• **SET PROBLEM**
Convert each line of the listing below into a Markdown table with the columns Row and Line, leaving out blank lines and the pictures.

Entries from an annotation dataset
━━━━━━━━

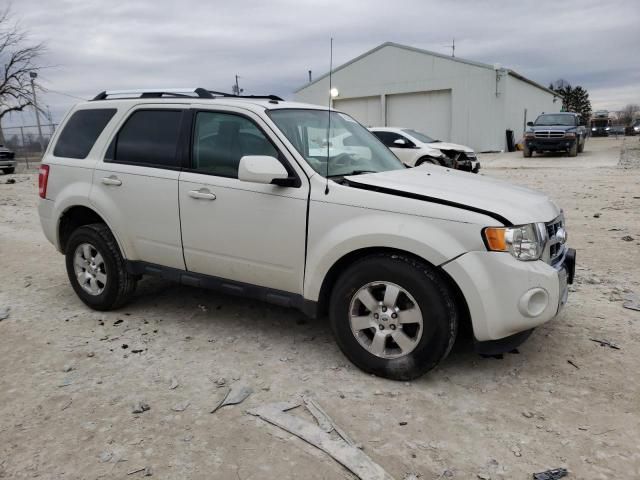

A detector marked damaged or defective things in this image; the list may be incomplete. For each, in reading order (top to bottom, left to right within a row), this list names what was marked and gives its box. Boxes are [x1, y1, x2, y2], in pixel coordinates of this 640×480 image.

damaged car [370, 126, 480, 173]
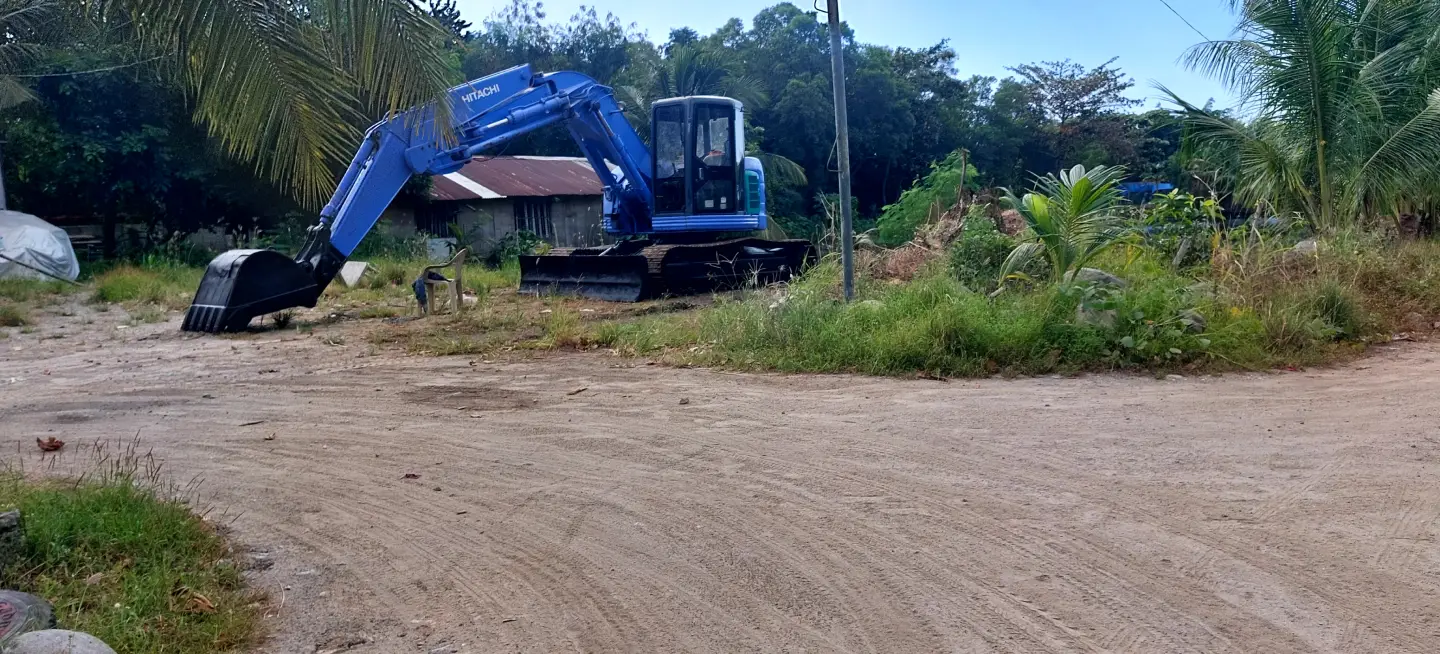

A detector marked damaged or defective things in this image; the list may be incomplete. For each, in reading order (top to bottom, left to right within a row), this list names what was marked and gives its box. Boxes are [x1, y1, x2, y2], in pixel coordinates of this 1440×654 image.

rusty corrugated roof [430, 157, 604, 202]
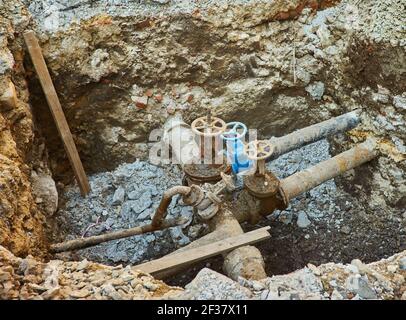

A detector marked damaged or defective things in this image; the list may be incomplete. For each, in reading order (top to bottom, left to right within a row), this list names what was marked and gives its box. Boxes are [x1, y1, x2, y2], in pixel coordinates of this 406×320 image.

rusted handwheel [191, 115, 227, 137]
corroded pipe [268, 110, 360, 161]
rusty metal pipe [268, 111, 360, 162]
rusty metal pipe [280, 138, 378, 202]
corroded pipe [280, 138, 378, 202]
rusty metal pipe [151, 185, 192, 228]
corroded pipe [151, 185, 192, 228]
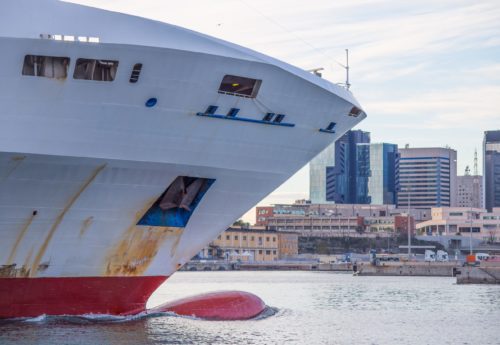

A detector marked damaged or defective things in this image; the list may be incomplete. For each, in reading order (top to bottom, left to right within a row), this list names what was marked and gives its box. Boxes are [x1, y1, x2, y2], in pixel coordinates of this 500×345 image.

rusty hull stain [6, 211, 36, 264]
rusty hull stain [29, 164, 106, 276]
rusty hull stain [78, 216, 94, 238]
rusty hull stain [104, 224, 183, 276]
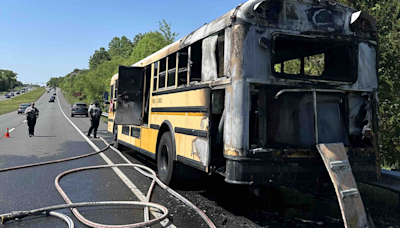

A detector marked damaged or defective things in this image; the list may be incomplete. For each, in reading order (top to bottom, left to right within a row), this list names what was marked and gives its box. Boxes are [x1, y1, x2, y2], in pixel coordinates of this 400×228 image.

burned metal panel [203, 35, 219, 81]
burned metal panel [354, 42, 378, 89]
burned school bus [108, 0, 378, 185]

━━━━━━━━

• **RESPONSE TO THE TASK**
| Row | Line |
|---|---|
| 1 | A detector marked damaged or defective things in this image; the list may be incomplete. For each, in reading order (top to bottom, left to right within a row), this list names what was marked and gives its box. Boxes are [x1, y1, x2, y2], in pixel coordinates of this 640×480 image. |
| 2 | damaged car [370, 126, 480, 173] |
| 3 | A detector marked damaged or defective things in this image; the list may be incomplete. For each, in reading order (top to bottom, left to right within a row), this list names what was marked and gives its box. Boxes are [x1, y1, x2, y2], in pixel coordinates of this 1440×654 image. |
| 4 | rusty corrugated roof [430, 157, 604, 202] |
| 5 | A detector marked damaged or defective things in this image; the list may be incomplete. For each, in reading order (top to bottom, left to right within a row), this list names what was marked and gives its box. Boxes are [x1, y1, x2, y2], in pixel coordinates of this 406×320 image. |
| 6 | rusted handwheel [191, 115, 227, 137] |
| 7 | corroded pipe [268, 110, 360, 161] |
| 8 | rusty metal pipe [268, 111, 360, 162] |
| 9 | rusty metal pipe [280, 138, 378, 202] |
| 10 | corroded pipe [280, 138, 378, 202] |
| 11 | rusty metal pipe [151, 185, 192, 228] |
| 12 | corroded pipe [151, 185, 192, 228] |
| 13 | A detector marked damaged or defective things in this image; the list may be incomplete. For each, in reading order (top to bottom, left to right within a row), this list names what was marked and gives its box. Boxes are [x1, y1, x2, y2], in pixel coordinates of this 500×345 image. |
| 14 | rusty hull stain [6, 211, 36, 264] |
| 15 | rusty hull stain [29, 164, 106, 276] |
| 16 | rusty hull stain [78, 216, 94, 238] |
| 17 | rusty hull stain [104, 224, 183, 276] |
| 18 | A detector marked damaged or defective things in this image; the list may be incomplete. For each, in reading order (top to bottom, left to right within a row), this list names what was marked and gives its box. Boxes are [x1, y1, x2, y2], in pixel coordinates of this 400×228 image. |
| 19 | burned metal panel [203, 35, 219, 81] |
| 20 | burned metal panel [354, 42, 378, 89] |
| 21 | burned school bus [108, 0, 378, 185] |